Who should control CAFOs?

In the U.S., a concentrated animal feeding operation (or CAFO) is a livestock farm where animals are “confined on site for more than 45 days during the year.” What makes such operations “large scale” depends on the type and number of animals — “1000 head of beef cattle, 700 dairy cows, 2500 swine weighing more than 55 lbs, 125 thousand broiler chickens, or 82 thousand laying hens.”

According to the U.S. Department of Agriculture’s (USDA’s) recent Census of Agriculture (here), there were 93.6 million cattle and calves residing on nearly 883,000 ranch farms in 2017. Approximately 1.25% of those farms were “large scale,” controlling more than 38% of all cattle and calves (in 2012, 1.15% of cattle farms were large scale). In the case of hogs, more than 93% of the 72.4 million hogs raised on farms in 2017 had at least 2,000 animals; that is, 12.5% of the 66,000 hogs farms in the U.S. were large (compared to 12.2% in 2012).

Princess-Anne-CAFO

CAFOs, especially large ones, are controversial for many reasons, but mostly because of the impact they have on the environment. These operations produce millions of tons of manure every year. Even when properly managed, the risks to the environment and public health are significant. For example, the U.S. Environmental Protection Agency (EPA) says that “Manure and wastewater from AFOs have the potential to contribute pollutants such as nitrogen and phosphorus, organic matter, sediments, pathogens, hormones, and antibiotics to the environment.” Operators of CAFOs are required to follow a compendium of federal and state rules.

Since federal and state rules govern the operation of CAFOs, should local governments also have a regulatory say? Stated differently, should states prohibit local governments from regulating or controlling the placement and operation of CAFOs in or near their communities?

On May 2, 2019, the Missouri Senate “passed a bill to block local officials from regulating industrial farms more strictly than the state does.” The measure, Senate Bill 391, states that “county commissions and county health center boards shall not impose standards or requirements on an agricultural operation and its appurtenances that are inconsistent with or more stringent than any provisions of law, rules, or regulations relating to the Department of Health and Senior Services, environmental control, the Department of Natural Resources, air conservation, and water pollution.” The Missouri House will now weigh in on the measure, a vote that could come as early as May 17.

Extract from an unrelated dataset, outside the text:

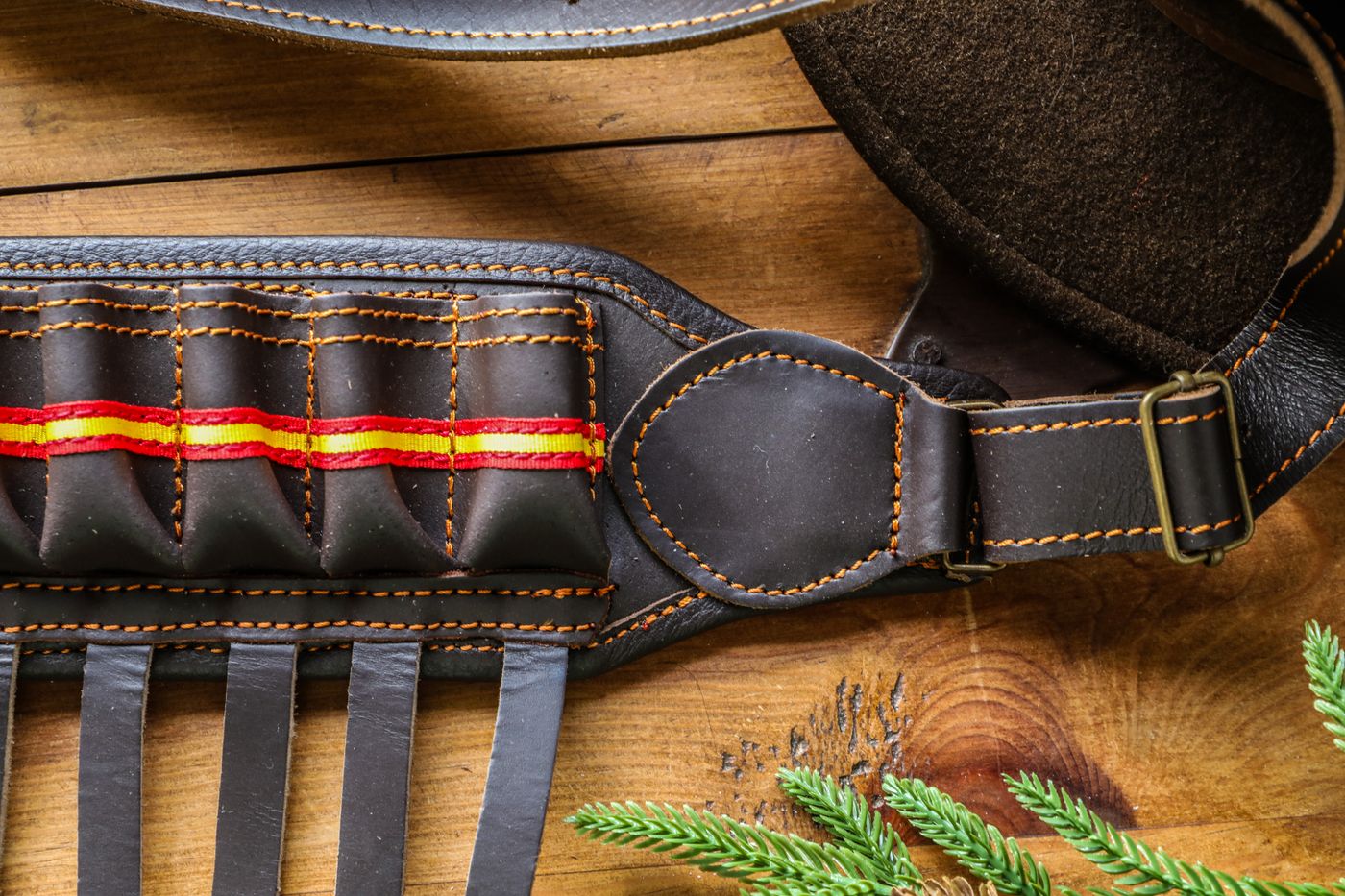 Detailed view of a leather rifle sling with cartridge holders and colorful stitching on a wooden background.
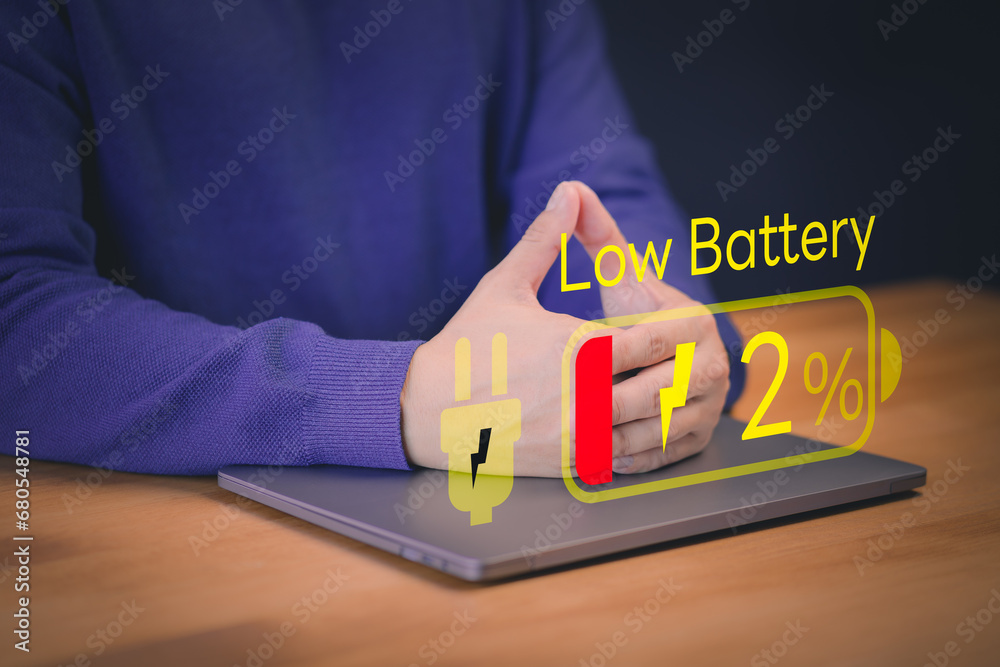 Poster Laptop out of battery. Concept of Technology and daily life. Man is angry and frustrated when he learns that his laptop computer's battery is dead and did not bring the charger adapter.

On the one hand, placing restrictions on local control of CAFOs provides a uniform policy to producers within the state and allows states to balance the benefits from the efficient production of beef and pork, as well as dairy, broilers and eggs, with the environmental, health and other costs. Estimating benefits and costs might also be easier at a macro than at a local level. On the other hand, the direct environmental impacts of CAFOs are almost always felt at the local level. It’s hard to ignore the complaints of neighbors who suffer because of the stench of a pig manure lagoon a mile down the road, unless you are a state legislator who doesn’t live near one.

Another way to think about this is as a battle between economic interests and quality of life. Are the economic benefits from having a large hog operation in the community worth the unpleasantness of living near one? Not surprisingly, states usually opt in favor large scale agriculture, especially if large agribusinesses have well-paid lobbyists.

The issue in Missouri is not new. A story in the Chicago Tribune in 2006 entitled “Hog Wars: Missourians Raise Stink Over Giant Operations” tells of how communities are being divided over the issue of proposed CAFOs. One state representative quoted says “It’s the new Civil War.” Local communities want to regulate, but “Agribusiness interests … are alarmed by this rural insurrection and have been pressuring the state legislature to outlaw such bans.” I guess it is finally coming to pass.

This tension between the interests of the many (via the State) and the concerns of the few  (via local communities) is as old as time. It also hearkens to the conflict between utilitarian and Kantian perspectives. A utilitarian position might favor the operation of CAFOs, especially those that are improving efficiency and are effective in controlling pollution, such as utilizing manure as an energy source. Videos explaining efficiency improvements in and other issues relating to pork production are here, and a National Geographic article on the topic of turning manure into energy is nicely titled: “Harnessing the Power of Poo: Pig Waste Becomes Electricity.” A Kantian position will often support the perspective of local communities. Local governments argue that because the operations are in their communities, then principles of autonomy and rights favor their being able to have some say in how they operate, or even if they should operate at all. After all, if states benefit from CAFOs, should they do so at the cost of local communities?

Reconciling utilitarian and Kantian dilemmas is not easy. But the problem with CAFOs is largely one of our making. We like meat. We like it cheap. And we eat lots of it. If we ate less meat then the economic justification for CAFOs might be weakened. That’s a tough call for someone looking forward to his next burger.